Снайпер
— Давай отсюда прорываться, — сказал Моисеенко. — Сосредоточим огонь на окнах, я добегу до забора. Потом вы опять по окнам, а я перелезу — и к стене. А там — как Бог даст!
Забор был таким же солидным, как и сам коттедж: из красного кирпича, высокий, с башенками. Но перелезть его было на самом деле не так уж и трудно. С внешней стороны для красоты были сделаны разные кирпичные прибамбасы, на которые можно было ставить ноги, и двигаться как по лесенке. Видно, хозяевам и в голову не приходило, что им придется обороняться от кого-либо, и о неприступности забора они не побеспокоились. Моисеенко, в отличие от капитана, был парень ловкий, и такое препятствие казалось ему вполне по зубам.
— Ладно, — проскрипел Сидельников каким-то чужим голосом, — я не хочу тебе приказывать, но ты сам понимаешь, что это надо сделать.

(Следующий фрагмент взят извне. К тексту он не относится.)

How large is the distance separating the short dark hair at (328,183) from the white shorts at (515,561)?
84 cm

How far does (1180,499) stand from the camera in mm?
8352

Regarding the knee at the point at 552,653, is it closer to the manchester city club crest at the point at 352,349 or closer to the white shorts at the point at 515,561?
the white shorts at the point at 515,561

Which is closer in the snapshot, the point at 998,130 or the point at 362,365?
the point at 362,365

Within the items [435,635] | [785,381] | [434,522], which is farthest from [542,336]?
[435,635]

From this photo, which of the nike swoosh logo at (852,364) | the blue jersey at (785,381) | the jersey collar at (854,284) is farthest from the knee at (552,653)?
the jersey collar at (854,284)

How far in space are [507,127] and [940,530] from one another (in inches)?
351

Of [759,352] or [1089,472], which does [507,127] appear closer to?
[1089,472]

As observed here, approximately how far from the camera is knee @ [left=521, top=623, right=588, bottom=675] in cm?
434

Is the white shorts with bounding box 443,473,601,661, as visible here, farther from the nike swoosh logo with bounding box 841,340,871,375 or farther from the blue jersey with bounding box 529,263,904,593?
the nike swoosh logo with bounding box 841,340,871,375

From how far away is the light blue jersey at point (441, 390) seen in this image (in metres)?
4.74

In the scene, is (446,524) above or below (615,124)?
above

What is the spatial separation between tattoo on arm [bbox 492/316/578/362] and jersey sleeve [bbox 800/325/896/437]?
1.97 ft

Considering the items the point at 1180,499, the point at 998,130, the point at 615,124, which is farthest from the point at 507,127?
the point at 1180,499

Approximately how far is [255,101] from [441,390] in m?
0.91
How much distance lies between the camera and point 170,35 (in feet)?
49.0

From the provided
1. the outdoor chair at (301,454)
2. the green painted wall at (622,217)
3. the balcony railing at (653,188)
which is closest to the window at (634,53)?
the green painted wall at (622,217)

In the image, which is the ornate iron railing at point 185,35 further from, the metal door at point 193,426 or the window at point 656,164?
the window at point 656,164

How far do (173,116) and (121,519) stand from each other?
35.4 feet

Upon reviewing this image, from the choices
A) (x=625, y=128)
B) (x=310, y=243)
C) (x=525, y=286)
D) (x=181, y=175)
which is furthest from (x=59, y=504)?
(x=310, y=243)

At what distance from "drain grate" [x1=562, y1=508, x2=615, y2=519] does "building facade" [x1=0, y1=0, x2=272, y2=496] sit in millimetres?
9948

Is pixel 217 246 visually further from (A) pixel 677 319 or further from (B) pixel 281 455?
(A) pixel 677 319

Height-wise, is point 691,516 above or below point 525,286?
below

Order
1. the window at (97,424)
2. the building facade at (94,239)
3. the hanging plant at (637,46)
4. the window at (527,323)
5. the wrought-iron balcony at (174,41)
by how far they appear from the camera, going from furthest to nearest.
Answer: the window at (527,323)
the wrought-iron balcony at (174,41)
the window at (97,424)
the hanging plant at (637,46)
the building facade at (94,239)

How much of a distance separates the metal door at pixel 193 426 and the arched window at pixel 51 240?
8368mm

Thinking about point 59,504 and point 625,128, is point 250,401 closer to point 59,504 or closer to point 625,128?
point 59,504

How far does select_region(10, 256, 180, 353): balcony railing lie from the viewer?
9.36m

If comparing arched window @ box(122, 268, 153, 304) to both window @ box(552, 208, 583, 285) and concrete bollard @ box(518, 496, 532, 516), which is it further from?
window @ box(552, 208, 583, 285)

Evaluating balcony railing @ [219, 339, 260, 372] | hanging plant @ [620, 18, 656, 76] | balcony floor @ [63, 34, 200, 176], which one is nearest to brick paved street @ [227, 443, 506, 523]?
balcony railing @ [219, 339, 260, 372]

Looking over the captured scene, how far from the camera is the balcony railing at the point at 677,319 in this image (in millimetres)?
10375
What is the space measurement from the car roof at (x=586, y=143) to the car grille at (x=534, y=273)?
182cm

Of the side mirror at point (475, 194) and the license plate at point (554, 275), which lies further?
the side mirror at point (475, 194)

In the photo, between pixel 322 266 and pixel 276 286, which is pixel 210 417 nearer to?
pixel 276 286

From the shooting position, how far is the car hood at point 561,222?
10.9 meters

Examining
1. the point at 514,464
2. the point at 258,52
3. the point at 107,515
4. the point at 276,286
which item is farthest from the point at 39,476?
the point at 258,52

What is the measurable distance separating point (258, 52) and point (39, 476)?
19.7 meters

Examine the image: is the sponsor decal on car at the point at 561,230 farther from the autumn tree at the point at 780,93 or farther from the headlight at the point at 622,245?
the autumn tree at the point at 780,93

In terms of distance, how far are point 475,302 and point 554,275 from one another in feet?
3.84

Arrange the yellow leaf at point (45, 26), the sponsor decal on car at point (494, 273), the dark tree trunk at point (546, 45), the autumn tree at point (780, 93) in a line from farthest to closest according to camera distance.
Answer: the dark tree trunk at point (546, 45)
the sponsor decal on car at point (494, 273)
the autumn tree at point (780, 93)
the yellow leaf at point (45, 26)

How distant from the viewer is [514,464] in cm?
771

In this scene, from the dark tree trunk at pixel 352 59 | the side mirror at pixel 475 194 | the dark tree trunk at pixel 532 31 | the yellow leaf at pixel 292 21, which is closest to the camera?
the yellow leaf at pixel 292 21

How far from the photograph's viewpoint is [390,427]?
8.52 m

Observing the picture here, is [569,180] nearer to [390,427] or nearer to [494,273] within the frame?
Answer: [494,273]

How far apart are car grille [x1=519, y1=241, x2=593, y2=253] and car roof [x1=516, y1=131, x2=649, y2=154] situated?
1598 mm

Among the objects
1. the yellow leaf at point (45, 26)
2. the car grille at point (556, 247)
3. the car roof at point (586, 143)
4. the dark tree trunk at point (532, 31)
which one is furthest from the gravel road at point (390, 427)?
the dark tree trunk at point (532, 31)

Прапорщик, конечно, не мог знать, что в этот момент фортуна повернулась к нему полубоком: зеркало, в которое дудаевец смотрел как Персей в свой щит, разлетелось на куски от случайного попадания, обдав боевика градом мелких стеклянных осколков. Теперь положение Якуба сильно осложнилось — чтобы осмотреть местность, ему надо было смотреть в окно, а значит, подставлять свою голову под вполне возможную пулю. Как бы не был он храбр, но такое положение его обескуражило. Он сам с неудовольствием отметил у себя легкие признаки паники.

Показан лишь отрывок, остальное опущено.